17 de junho de 2008 às 18:50:00 WEST  
Blogger Caturo said...

Sem ofensa para os Franceses, nunca gostei da língua francesa, sempre preferi a inglesa, e prefiro a Inglaterra em todos os aspectos. Não é todavia por isso que reconheço o valor da Democracia anglo-saxónica. Lembro-me simplesmente de ter lido que enquanto a Democracia francófona e francófila põe a tónica na Igualdade, a anglo-saxónica prefere exaltar a Liberdade.

17 de junho de 2008 às 19:00:00 WEST  
Anonymous Anónimo said...

Lembro-me simplesmente de ter lido que enquanto a Democracia francófona e francófila põe a tónica na Igualdade, a anglo-saxónica prefere exaltar a Liberdade

Aí está uma grande verdade.

17 de junho de 2008 às 20:09:00 WEST  
Anonymous Anónimo said...

Porque um Povo que tenha uma língua própria é, só por isso, uma Nação (frase tua, Caturo)

O Estado português tem duas línguas oficiais, sendo uma delas o Mirandês: será o suficiente para os seus falantes considerarem a sua região como Nação?
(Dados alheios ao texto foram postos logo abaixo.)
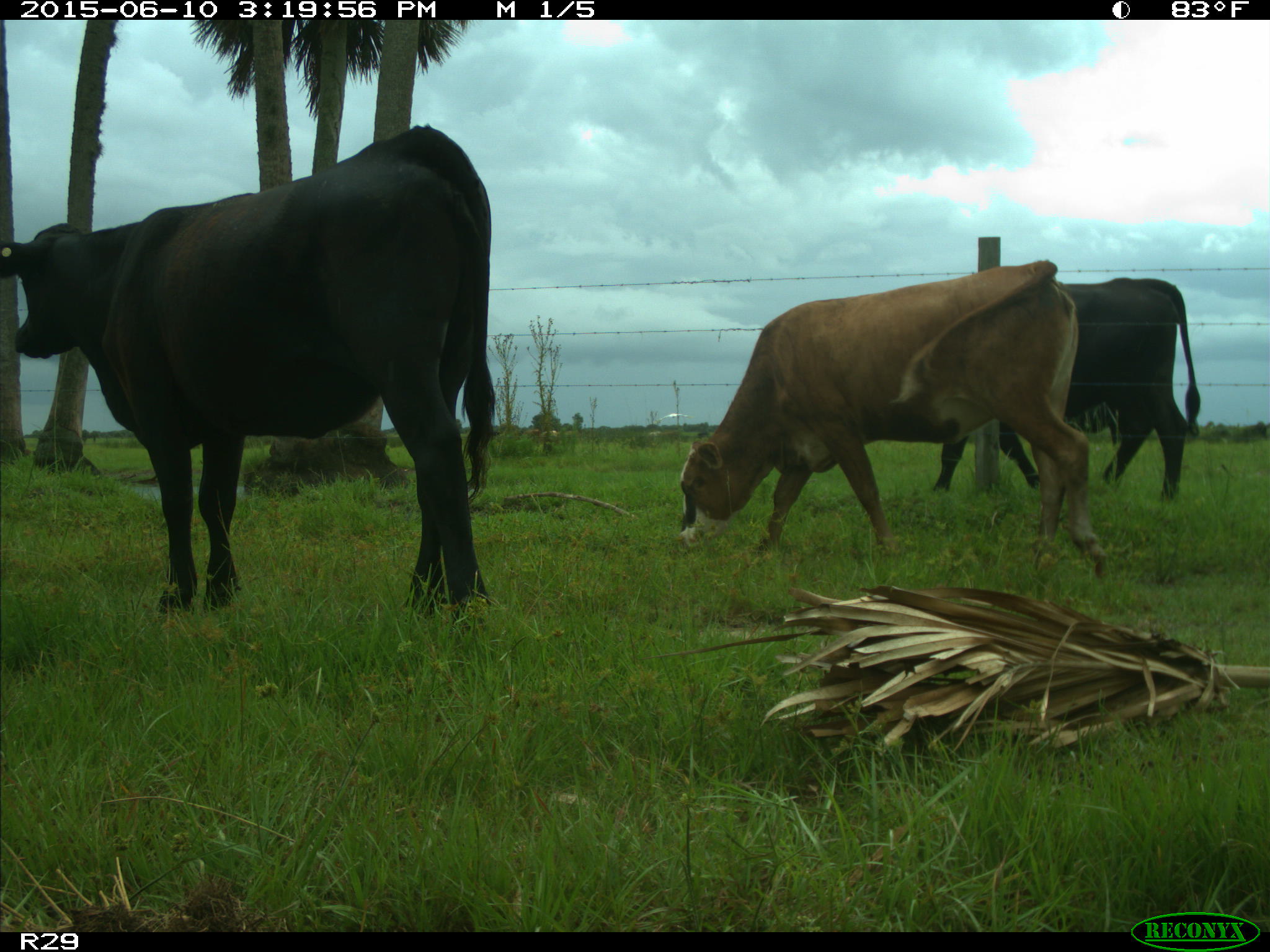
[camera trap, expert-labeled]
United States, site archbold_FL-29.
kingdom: Animalia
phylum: Chordata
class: Mammalia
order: Artiodactyla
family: Bovidae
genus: Bos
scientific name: Bos taurus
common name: domestic cow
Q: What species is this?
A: Bos taurus (domestic cow).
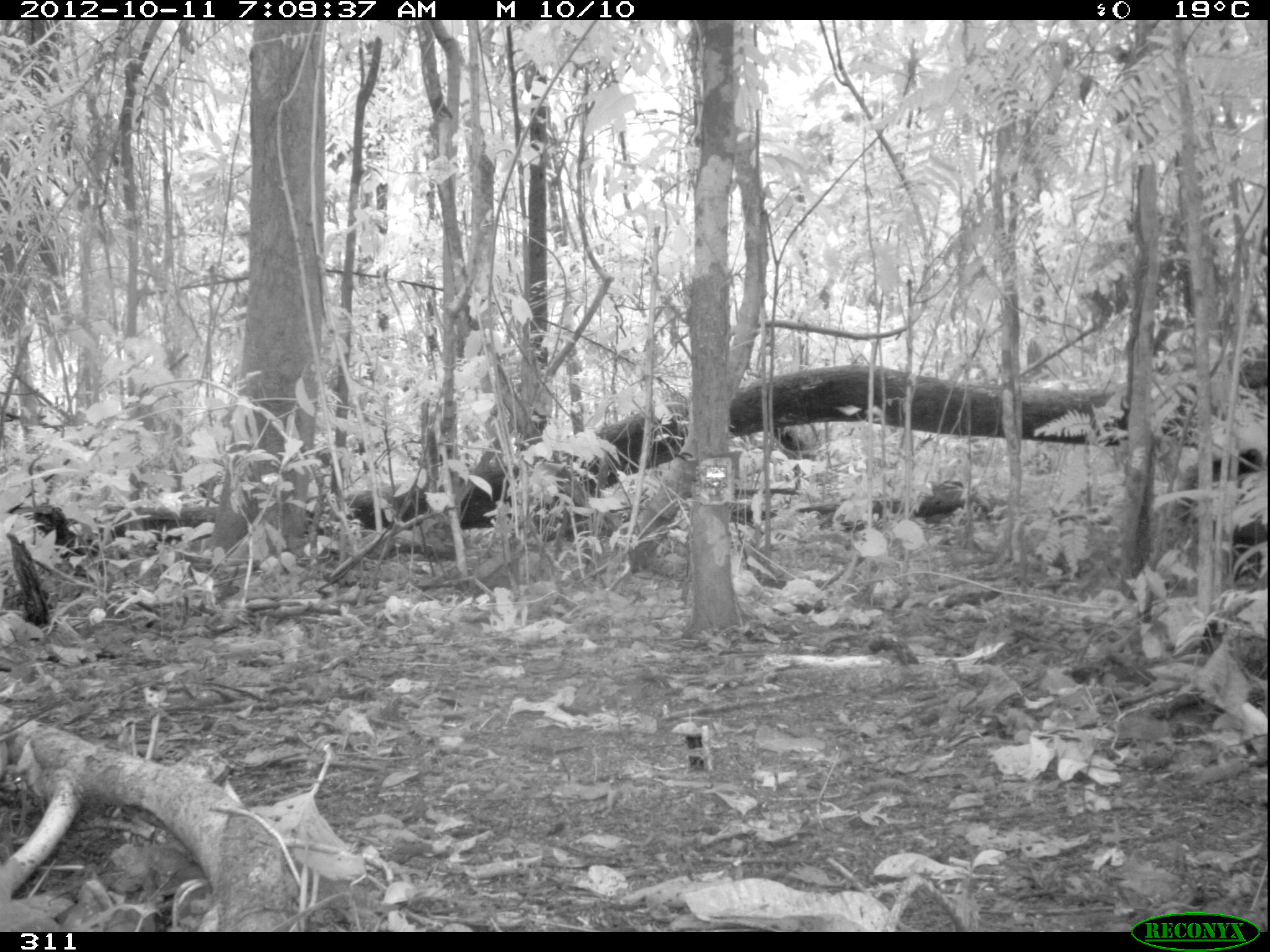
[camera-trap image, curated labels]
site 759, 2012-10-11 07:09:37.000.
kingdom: Animalia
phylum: Chordata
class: Mammalia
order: Artiodactyla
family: Tayassuidae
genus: Tayassu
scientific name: Tayassu pecari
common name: white-lipped peccary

E se os Galegos a norte do Mondego se quiserem separar do restante território português? E se os galegos "espanhóis" e "portugueses" quiserem formar um país de Finisterra ao Mondego?

Aprovarias?

25 de junho de 2008 às 03:00:00 WEST  
Blogger Caturo said...

O Estado português tem duas línguas oficiais, sendo uma delas o Mirandês: será o suficiente para os seus falantes considerarem a sua região como Nação?

Sim, é... se o Mirandês for mesmo uma língua diferente do Português. Pessoalmente, sempre fuii contra o reconhecimento do Mirandês como língua autónoma, sempre achei que não passa dum dialecto do Português. Mas enfim, não sou linguista. E, se o Mirandês for honestamente considerado como um idioma diverso do nacional (nem sequer do Galaico-Português, mas sim do Leonês, dizem...), então é realmente suficiente para que aí se constitua uma Nação autónoma, a meu ver.



E se os Galegos a norte do Mondego se quiserem separar do restante território português? E se os galegos "espanhóis" e "portugueses" quiserem formar um país de Finisterra ao Mondego?
Aprovarias?


Não... porque se Miranda não é Portugal porque tem uma língua diferente, então toda a Galiza teria de formar uma só Nação com Portugal, porque a língua também é a mesma...
Ou, se na Galiza a língua é já outra, como também há quem diga, o mesmo não sucede de certeza no norte de Portugal.